• EXCERPT PROVIDED

--

By Greg Clark, October 3, 1925
Their Headquarters Are in a Nice, Busy Toronto Office Right Next to Toronto’s Super-Loyal Albany Club – 4,200 Communists and Every One a Missionary for Revolution
The Communist or Red headquarters of Canada are next door to the Albany Club on King street east, Toronto, just where the shadows of big business fall about four o’clock in the afternoon.
Three stops up on a nice shiny brass elevator, in modern offices, sit the four men who direct what you might call the present destinies of Lenin’s bolshevik world campaign in Canada.
Only a thin wall separates them from the Albany Club, the stronghold of the established order of things.
At noon, before lunch, the Albany Club stands up and sings “God Save the King.” The lusty voices of elderly gentlemen float out of windows and through walls.
It is the customary ceremony in the bolshevik headquarters of Canada for the comrades who happen to be present at this moment all to sit down, except one, who, nearest the window, rises to his feet and emphatically shuts the window.

--

• THE DATA
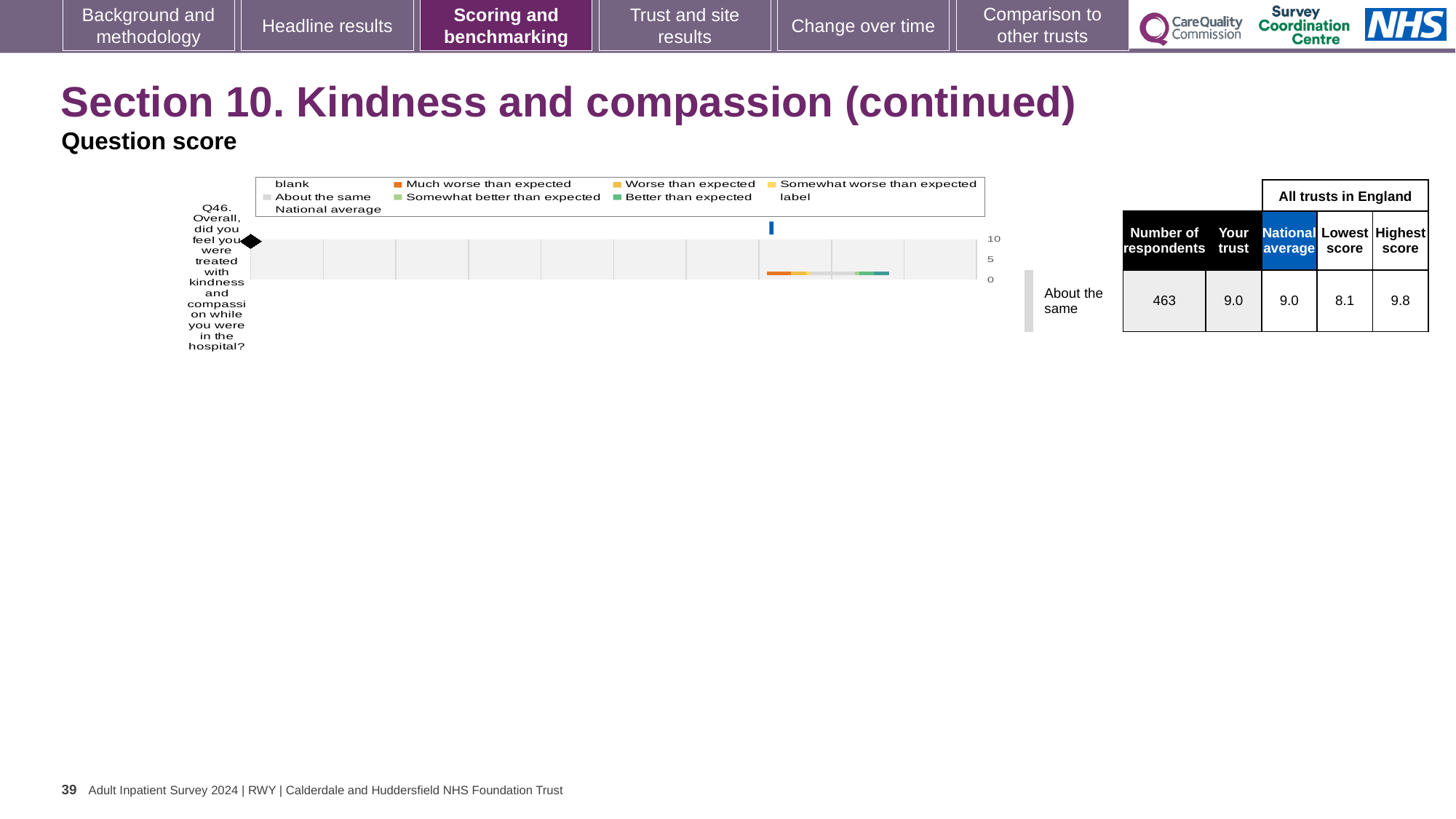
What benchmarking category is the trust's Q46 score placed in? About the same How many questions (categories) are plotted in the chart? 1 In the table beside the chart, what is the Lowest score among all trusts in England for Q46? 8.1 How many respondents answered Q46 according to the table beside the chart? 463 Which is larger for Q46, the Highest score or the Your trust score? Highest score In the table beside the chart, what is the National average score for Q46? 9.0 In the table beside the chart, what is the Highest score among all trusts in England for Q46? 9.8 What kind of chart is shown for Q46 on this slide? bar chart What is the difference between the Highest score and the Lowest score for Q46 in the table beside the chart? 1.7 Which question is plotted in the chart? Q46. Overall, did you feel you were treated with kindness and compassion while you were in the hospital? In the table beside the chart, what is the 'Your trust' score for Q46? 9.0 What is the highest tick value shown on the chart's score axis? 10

--

• REQUIRED TASKS
1) In the article on Canada's Communist headquarters, what song does the Albany Club stand up and sing at noon?
2) Edit the article on the Communist headquarters in Toronto: give the passage again from "Only a thin" up to and including "shuts the window.", replacing "elderly gentlemen" with "older members".
3) Pick up the article on Canada's Communist headquarters in Toronto and continue it from where it stops.

• ANSWER SET
1) "God Save the King."

2)
Only a thin wall separates them from the Albany Club, the stronghold of the established order of things.
At noon, before lunch, the Albany Club stands up and sings “God Save the King.” The lusty voices of older members float out of windows and through walls.
It is the customary ceremony in the bolshevik headquarters of Canada for the comrades who happen to be present at this moment all to sit down, except one, who, nearest the window, rises to his feet and emphatically shuts the window.

3)
And on the wall hangs a large bronze medallion, at least a foot across, of the late Comrade Lenin.
Did you imagine, as I did, that Communists had headquarters, if any, down in some dark and moldy cellar?
Did you picture the Communists as underfed, undershaven cartoons of humanity who came out in the dark and emitted half-intelligible sounds from soap boxes to small handfuls of drifters in out-of-the-way corners of the downtown district?
The fact is, the offices of the Communists on King street, not a whole block from King and Yonge, is a busy, up-to-date office, typewriters clicking, girls filing and taking dictation, telephone ringing.
The Communists in these offices have no whiskers. None of the four national leaders has even a mustache.
And in the last street meeting they held, on James street, last Sunday night, between the city hall and Eaton’s, over nine hundred men jammed together in the mysterious gloom of the downtown night to listen to Reds preaching the Red doctrine.
We like to be up-to-date. In view of mysterious going on in England, it seems worthwhile to find out just who, what and where the Communists are in Canada.
Morris Spector is chairman and titular head of the Communist Party of Canada. The Communist party is openly and avowedly allied with the Communists of Russia. Their platform is the platform of Lenin, holus bolus: the dictatorship of the proletariat.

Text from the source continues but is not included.